A saga dos vazamentos de Grand Theft Auto 6 ganhou desdobramentos legais contundentes. A Take-Two Interactive, empresa-mãe da Rockstar Games, protocolou intimações formais no Tribunal Distrital do Sul de Nova York com um alvo claro: a Microsoft e o Discord. A investida tem como principal meta rastrear e expor a identidade real do usuário conhecido como CyberLeek, apontado como o autor da recente enxurrada de materiais inéditos do jogo.
A ofensiva jurídica foi desencadeada logo após uma nova onda de publicações feitas pelo suposto leaker, que exibiu uma build jogável gravando um vídeo em que dispara contra uma parede para formar a palavra “LEEK”, seguida por trechos de gameplay focados em supercarros.
O que a Take-Two está exigindo na Justiça?
Valendo-se da legislação estadunidense de direitos autorais (a DMCA), a controladora da Rockstar exige que a Microsoft entregue até o dia 4 de setembro todos os registros e dados internos relacionados à persona “cyberleek”. O pedido inclui informações cadastrais e cadastros de contas no OneDrive que possam conter arquivos de GTA 6 ainda não divulgados ao público.
No caso do Discord, o mandado exige que a plataforma repasse dados detalhados — como endereços de IP, e-mails, números de telefone, IDs de conta e histórico de conexões com serviços externos (como Xbox e Google) — vinculados a uma lista específica de servidores e apelidos, incluindo:
- Contas associadas a “CYBERLEEK”, “CINEMATICROCKSTAR” e “Surfer24k™” (além de variações como cyberleek_west e surwest).
- O servidor “Ødyssey.gg” e o espaço de criadores do streamer Matthew “Matt” Judge (DarkViperAU).

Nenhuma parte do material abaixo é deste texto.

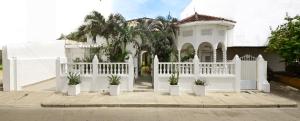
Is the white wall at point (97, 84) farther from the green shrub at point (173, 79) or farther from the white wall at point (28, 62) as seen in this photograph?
the white wall at point (28, 62)

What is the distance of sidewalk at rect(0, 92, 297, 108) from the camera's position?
11602 mm

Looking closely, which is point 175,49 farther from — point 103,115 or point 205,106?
point 103,115

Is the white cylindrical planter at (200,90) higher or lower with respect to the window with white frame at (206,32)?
lower

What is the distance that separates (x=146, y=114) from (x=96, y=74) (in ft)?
16.7

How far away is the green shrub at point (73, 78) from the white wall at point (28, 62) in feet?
9.79

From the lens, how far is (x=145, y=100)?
12336 mm

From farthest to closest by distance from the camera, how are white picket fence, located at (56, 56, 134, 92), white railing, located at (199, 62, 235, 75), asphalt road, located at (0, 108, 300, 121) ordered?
white railing, located at (199, 62, 235, 75) → white picket fence, located at (56, 56, 134, 92) → asphalt road, located at (0, 108, 300, 121)

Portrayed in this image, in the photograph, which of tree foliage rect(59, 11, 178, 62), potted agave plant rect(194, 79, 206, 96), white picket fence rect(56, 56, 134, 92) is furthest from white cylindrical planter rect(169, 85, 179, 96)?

Petição da Take-Two intima Microsoft a fornecer dados e acessos que levem a CyberLeek (Reprodução/Rockstar Games)
A pista das criptomoedas e o lucro por trás do vazamento
Enquanto os advogados agem nos tribunais, a comunidade de fãs tem desempenhado um papel investigativo crucial. Investigadores do fórum GTAForums descobriram que o vazador vinha promovendo ativamente uma memecoin associada aos vídeos ($CYBERLEEK), condicionando a liberação de mais conteúdo à valorização do token.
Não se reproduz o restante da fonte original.